Un prêtre colombien, Père Dario Escobar, après des années de vie active, a choisi la vie en solitaire. Il s’est installé dans la vallée Kadisha – une des plus belles régions du Moyen Orient.
Kadisha est une pittoresque vallée au Nord du Liban sur le chemin vers la réserve des cèdres bibliques. Le calme et le panorama, à couper le souffle, rendent le lieu propice à la méditation. Depuis des siècles, c’est donc l’endroit qui abrite les couvents et les ermitages. C’est la raison pour laquelle Kadisha en syriaque signifie la Sainte.
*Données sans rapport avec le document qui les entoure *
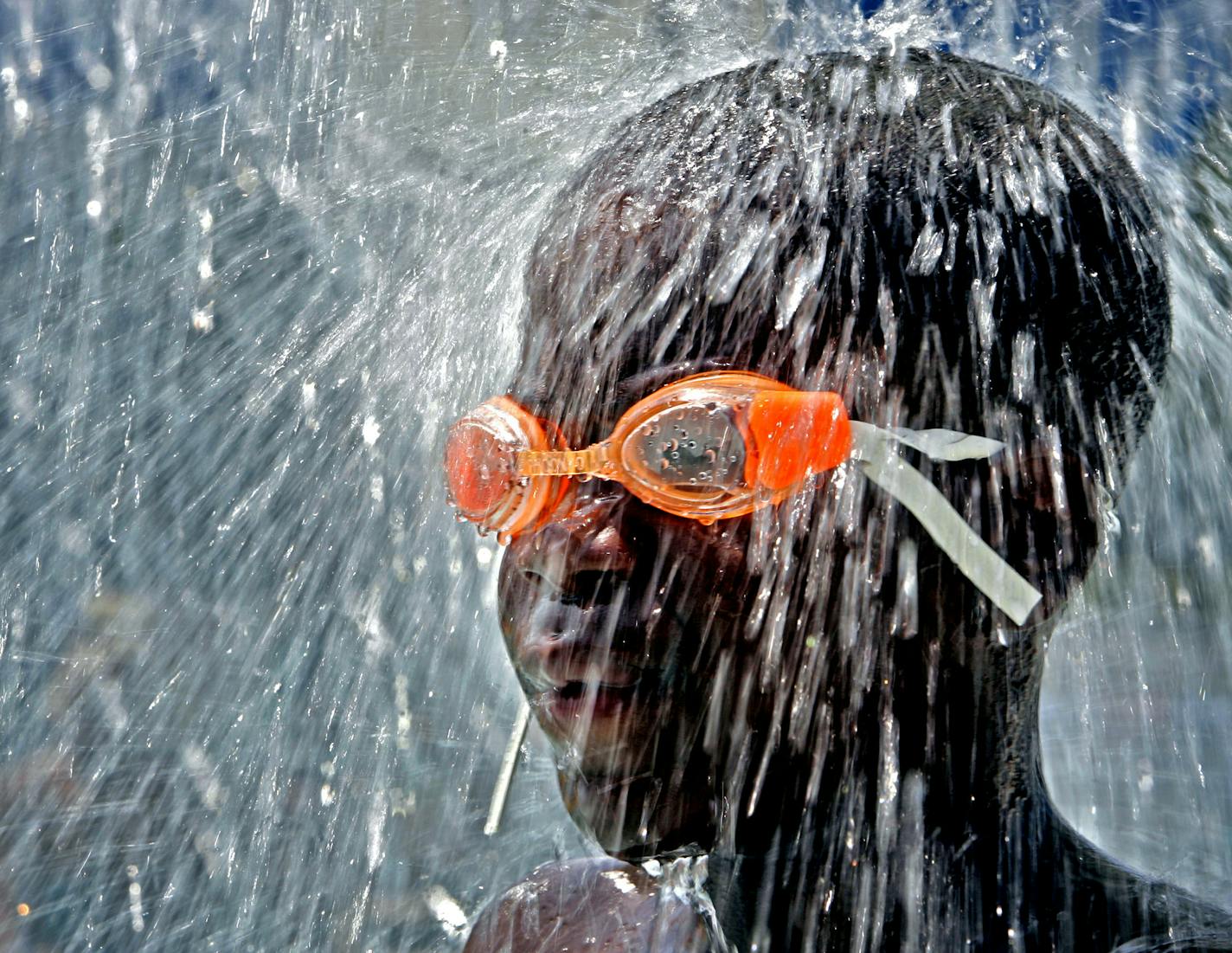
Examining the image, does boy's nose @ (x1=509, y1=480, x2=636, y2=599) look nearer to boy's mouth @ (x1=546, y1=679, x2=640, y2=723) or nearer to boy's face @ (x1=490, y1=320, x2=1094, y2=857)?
boy's face @ (x1=490, y1=320, x2=1094, y2=857)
De Haouqa, un village entre Ehden et Becharre, il faut descendre à peu près 1 km en prenant des escaliers rocheux jusqu’à l’église Notre-Dame et les ruines d’une ancienne école de 1624, où jadis, on enseignait six langues. En partie construite dans plusieurs grottes, creusées par la nature dans la montagne, elle est devenue un asile pour le Père Dario Escobar, un Colombien, qui depuis dix ans mène une vie d’ermite.
Memento mori
Le lieu est significatif, car le Père Dario lui-même est ancien professeur de théologie et psychologue clinique, spécialiste de la thérapie de couple, connaissant diverses langues étrangères, y compris le dialecte indien Guajiro, les langues anciennes et l’allemand, qu’il a appris pour pouvoir lire les livres du cardinal Ratzinger, aujourd’hui le pape Benoit XVI.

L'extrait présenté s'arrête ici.